▶ Exercise details: Can the data below be echoed back word for word?

——

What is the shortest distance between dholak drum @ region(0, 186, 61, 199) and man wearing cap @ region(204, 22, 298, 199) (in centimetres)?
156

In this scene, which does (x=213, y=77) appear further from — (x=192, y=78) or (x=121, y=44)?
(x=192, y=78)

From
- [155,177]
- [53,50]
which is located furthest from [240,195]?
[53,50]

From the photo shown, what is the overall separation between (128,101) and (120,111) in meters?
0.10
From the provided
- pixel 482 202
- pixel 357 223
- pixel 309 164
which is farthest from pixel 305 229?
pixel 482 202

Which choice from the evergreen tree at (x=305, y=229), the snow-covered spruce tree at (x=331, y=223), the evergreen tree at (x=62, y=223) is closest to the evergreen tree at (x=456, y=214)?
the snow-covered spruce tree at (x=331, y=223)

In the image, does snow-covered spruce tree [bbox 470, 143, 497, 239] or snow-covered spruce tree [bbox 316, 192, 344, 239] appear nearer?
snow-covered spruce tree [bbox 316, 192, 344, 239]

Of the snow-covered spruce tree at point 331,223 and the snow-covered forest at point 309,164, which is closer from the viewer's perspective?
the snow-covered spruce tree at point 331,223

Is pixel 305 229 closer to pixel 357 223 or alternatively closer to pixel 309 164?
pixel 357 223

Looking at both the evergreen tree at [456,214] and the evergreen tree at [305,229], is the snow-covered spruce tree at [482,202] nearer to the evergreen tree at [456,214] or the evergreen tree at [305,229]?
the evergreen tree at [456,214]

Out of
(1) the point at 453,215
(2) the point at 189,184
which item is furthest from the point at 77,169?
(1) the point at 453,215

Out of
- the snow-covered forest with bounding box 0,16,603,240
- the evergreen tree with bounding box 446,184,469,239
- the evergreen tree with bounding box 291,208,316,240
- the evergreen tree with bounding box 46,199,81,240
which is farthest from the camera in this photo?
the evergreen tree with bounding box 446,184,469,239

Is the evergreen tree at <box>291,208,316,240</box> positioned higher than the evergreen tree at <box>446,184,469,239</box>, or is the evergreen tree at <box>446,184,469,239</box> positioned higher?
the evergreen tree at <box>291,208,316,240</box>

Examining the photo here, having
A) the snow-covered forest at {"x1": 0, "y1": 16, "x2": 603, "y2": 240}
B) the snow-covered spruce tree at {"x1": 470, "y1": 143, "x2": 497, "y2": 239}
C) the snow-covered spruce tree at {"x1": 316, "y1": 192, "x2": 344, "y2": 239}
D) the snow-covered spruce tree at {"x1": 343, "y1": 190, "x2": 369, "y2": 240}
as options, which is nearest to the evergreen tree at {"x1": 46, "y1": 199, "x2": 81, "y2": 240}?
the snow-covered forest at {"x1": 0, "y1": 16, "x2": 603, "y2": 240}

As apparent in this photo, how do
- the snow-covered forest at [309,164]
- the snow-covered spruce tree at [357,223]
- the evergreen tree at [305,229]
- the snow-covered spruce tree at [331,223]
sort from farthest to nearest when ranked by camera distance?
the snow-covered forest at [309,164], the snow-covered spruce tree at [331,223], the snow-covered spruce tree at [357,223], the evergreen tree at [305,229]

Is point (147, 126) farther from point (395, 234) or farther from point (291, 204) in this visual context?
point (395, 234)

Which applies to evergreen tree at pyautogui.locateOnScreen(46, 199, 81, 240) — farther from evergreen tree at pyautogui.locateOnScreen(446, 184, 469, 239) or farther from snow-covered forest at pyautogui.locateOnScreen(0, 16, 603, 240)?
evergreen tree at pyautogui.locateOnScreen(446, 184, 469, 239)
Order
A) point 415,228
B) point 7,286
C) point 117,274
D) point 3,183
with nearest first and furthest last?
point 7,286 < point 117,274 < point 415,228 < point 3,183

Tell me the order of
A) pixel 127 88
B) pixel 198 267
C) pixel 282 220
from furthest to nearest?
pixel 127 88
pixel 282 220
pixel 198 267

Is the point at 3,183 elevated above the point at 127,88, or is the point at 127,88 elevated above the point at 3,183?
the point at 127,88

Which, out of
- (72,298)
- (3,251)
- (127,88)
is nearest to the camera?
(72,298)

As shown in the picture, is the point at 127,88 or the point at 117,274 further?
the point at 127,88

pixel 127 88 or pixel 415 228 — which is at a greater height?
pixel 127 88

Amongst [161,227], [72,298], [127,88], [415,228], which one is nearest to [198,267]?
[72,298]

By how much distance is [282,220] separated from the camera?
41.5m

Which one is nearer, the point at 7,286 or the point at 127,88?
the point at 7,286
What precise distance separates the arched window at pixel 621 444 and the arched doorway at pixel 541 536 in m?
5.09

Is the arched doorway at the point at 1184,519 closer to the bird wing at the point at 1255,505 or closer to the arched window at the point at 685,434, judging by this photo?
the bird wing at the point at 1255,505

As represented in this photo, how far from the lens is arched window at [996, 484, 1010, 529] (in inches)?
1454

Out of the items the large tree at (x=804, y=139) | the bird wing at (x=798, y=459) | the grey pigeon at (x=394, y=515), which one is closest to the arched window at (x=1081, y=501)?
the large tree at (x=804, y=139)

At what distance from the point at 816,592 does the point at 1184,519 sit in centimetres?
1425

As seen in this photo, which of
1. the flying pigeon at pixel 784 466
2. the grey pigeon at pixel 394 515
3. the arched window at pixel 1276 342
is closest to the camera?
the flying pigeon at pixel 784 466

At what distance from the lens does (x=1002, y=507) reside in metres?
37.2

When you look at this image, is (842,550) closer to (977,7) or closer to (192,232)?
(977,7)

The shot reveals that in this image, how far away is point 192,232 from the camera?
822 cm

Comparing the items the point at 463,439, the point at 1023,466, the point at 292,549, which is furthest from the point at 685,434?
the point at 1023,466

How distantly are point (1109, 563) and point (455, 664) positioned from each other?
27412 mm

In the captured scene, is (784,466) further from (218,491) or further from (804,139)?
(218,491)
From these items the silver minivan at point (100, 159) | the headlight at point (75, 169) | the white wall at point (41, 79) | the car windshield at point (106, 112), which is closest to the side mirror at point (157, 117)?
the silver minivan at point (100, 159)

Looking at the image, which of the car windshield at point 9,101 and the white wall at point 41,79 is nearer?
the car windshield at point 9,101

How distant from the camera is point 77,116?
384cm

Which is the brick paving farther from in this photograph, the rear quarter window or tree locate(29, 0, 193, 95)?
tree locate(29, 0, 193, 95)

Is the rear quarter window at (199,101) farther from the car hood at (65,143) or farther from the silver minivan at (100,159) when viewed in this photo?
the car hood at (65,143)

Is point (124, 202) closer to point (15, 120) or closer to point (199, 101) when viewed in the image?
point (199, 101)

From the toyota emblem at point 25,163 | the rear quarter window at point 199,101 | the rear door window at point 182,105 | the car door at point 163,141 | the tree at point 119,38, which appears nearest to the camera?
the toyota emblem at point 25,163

——

▶ Task result:
What is the shortest distance between dholak drum @ region(0, 186, 61, 199) and man wearing cap @ region(204, 22, 298, 199) (in centimetres)?
156

In this scene, which does (x=213, y=77) appear further from — (x=192, y=78) or (x=121, y=44)?
(x=192, y=78)

From
- [155,177]
- [53,50]
which is located furthest from [240,195]?
[53,50]

From the photo shown, what is the overall separation between (128,101) and (120,111) in meters?
0.10
From the provided
- pixel 482 202
- pixel 357 223
- pixel 309 164
which is farthest from pixel 305 229?
pixel 482 202

Which choice from the evergreen tree at (x=305, y=229), the snow-covered spruce tree at (x=331, y=223), the evergreen tree at (x=62, y=223) is closest to the evergreen tree at (x=456, y=214)?
the snow-covered spruce tree at (x=331, y=223)

In the image, does snow-covered spruce tree [bbox 470, 143, 497, 239] or snow-covered spruce tree [bbox 316, 192, 344, 239] appear nearer?
snow-covered spruce tree [bbox 316, 192, 344, 239]

Of the snow-covered spruce tree at point 331,223 and the snow-covered forest at point 309,164, which is closer from the viewer's perspective?
the snow-covered spruce tree at point 331,223

Is pixel 305 229 closer to pixel 357 223 or alternatively closer to pixel 309 164?
pixel 357 223

Looking at both the evergreen tree at [456,214] and the evergreen tree at [305,229], is the snow-covered spruce tree at [482,202] nearer to the evergreen tree at [456,214] or the evergreen tree at [305,229]?
the evergreen tree at [456,214]

Out of
(1) the point at 453,215
(2) the point at 189,184
which item is furthest from the point at 77,169?
(1) the point at 453,215

Out of
- the snow-covered forest with bounding box 0,16,603,240
- the evergreen tree with bounding box 446,184,469,239
- the evergreen tree with bounding box 291,208,316,240
- the evergreen tree with bounding box 46,199,81,240
which is farthest from the camera in this photo?
the evergreen tree with bounding box 446,184,469,239

Is the evergreen tree at <box>291,208,316,240</box> positioned higher than the evergreen tree at <box>446,184,469,239</box>, or is the evergreen tree at <box>446,184,469,239</box> positioned higher?
the evergreen tree at <box>291,208,316,240</box>

Examining the photo here, having
A) the snow-covered forest at {"x1": 0, "y1": 16, "x2": 603, "y2": 240}
B) the snow-covered spruce tree at {"x1": 470, "y1": 143, "x2": 497, "y2": 239}
C) the snow-covered spruce tree at {"x1": 316, "y1": 192, "x2": 344, "y2": 239}
D) the snow-covered spruce tree at {"x1": 343, "y1": 190, "x2": 369, "y2": 240}
as options, which is nearest to the evergreen tree at {"x1": 46, "y1": 199, "x2": 81, "y2": 240}?
the snow-covered forest at {"x1": 0, "y1": 16, "x2": 603, "y2": 240}

As apparent in this photo, how do
- the snow-covered forest at [309,164]
- the snow-covered spruce tree at [357,223]
- the evergreen tree at [305,229]
- the snow-covered spruce tree at [331,223]
sort from farthest to nearest when ranked by camera distance?
the snow-covered forest at [309,164], the snow-covered spruce tree at [331,223], the snow-covered spruce tree at [357,223], the evergreen tree at [305,229]

Is point (147, 126) farther from point (395, 234) or farther from point (291, 204) in this visual context?
point (395, 234)

Which applies to evergreen tree at pyautogui.locateOnScreen(46, 199, 81, 240) — farther from evergreen tree at pyautogui.locateOnScreen(446, 184, 469, 239) or farther from snow-covered forest at pyautogui.locateOnScreen(0, 16, 603, 240)?
evergreen tree at pyautogui.locateOnScreen(446, 184, 469, 239)
Order
A) point 415,228
B) point 7,286
C) point 117,274
D) point 3,183
with nearest first and furthest last?
point 7,286 < point 117,274 < point 415,228 < point 3,183

Tell me the order of
A) pixel 127 88
B) pixel 198 267
C) pixel 282 220
from furthest to nearest?
pixel 127 88
pixel 282 220
pixel 198 267

Is the point at 3,183 elevated above the point at 127,88, or is the point at 127,88 elevated above the point at 3,183?
the point at 127,88

Which, out of
- (72,298)
- (3,251)
- (127,88)
is nearest to the camera?
(72,298)

As shown in the picture, is the point at 127,88 or the point at 117,274 further?
the point at 127,88

pixel 127 88 or pixel 415 228 — which is at a greater height?
pixel 127 88

Amongst [161,227], [72,298], [127,88], [415,228], which one is nearest to [198,267]?
[72,298]

By how much distance is [282,220] separated from the camera?
41.5m

Which one is nearer, the point at 7,286 or the point at 127,88?
the point at 7,286
What precise distance separates the arched window at pixel 621 444 and the arched doorway at pixel 541 536 in m?
5.09

Is the arched doorway at the point at 1184,519 closer to the bird wing at the point at 1255,505 or closer to the arched window at the point at 685,434, judging by this photo?
the bird wing at the point at 1255,505

As represented in this photo, how far from the lens is arched window at [996, 484, 1010, 529] (in inches)?
1454

Out of the items the large tree at (x=804, y=139) | the bird wing at (x=798, y=459) | the grey pigeon at (x=394, y=515), which one is closest to the arched window at (x=1081, y=501)?
the large tree at (x=804, y=139)

At what distance from the point at 816,592 does the point at 1184,519 sit in centimetres?
1425

As seen in this photo, which of
1. the flying pigeon at pixel 784 466
2. the grey pigeon at pixel 394 515
3. the arched window at pixel 1276 342
is closest to the camera?
the flying pigeon at pixel 784 466

At what distance from the lens does (x=1002, y=507) reside in metres?
37.2

When you look at this image, is (842,550) closer to (977,7) or closer to (192,232)?
(977,7)

The shot reveals that in this image, how far away is point 192,232 from the camera?
822 cm

Comparing the items the point at 463,439, the point at 1023,466, the point at 292,549, which is furthest from the point at 685,434?
the point at 1023,466

How distantly are point (1109, 563) and point (455, 664) positioned from each other?
27412 mm

In the captured scene, is (784,466) further from (218,491) or further from (804,139)?
(218,491)
From these items the silver minivan at point (100, 159) | the headlight at point (75, 169) | the white wall at point (41, 79) | the car windshield at point (106, 112), which is closest to the side mirror at point (157, 117)?
the silver minivan at point (100, 159)

Looking at the image, which of the car windshield at point 9,101 and the white wall at point 41,79 is nearer?
the car windshield at point 9,101

How distant from the camera is point 77,116?
384cm

Which is the brick paving farther from in this photograph, the rear quarter window or tree locate(29, 0, 193, 95)?
tree locate(29, 0, 193, 95)

Is the rear quarter window at (199,101) farther from the car hood at (65,143) or farther from the silver minivan at (100,159) when viewed in this photo?
the car hood at (65,143)

Is point (124, 202) closer to point (15, 120) or closer to point (199, 101) when viewed in the image?
point (199, 101)

From the toyota emblem at point 25,163 | the rear quarter window at point 199,101 | the rear door window at point 182,105 | the car door at point 163,141 | the tree at point 119,38, which appears nearest to the camera?
the toyota emblem at point 25,163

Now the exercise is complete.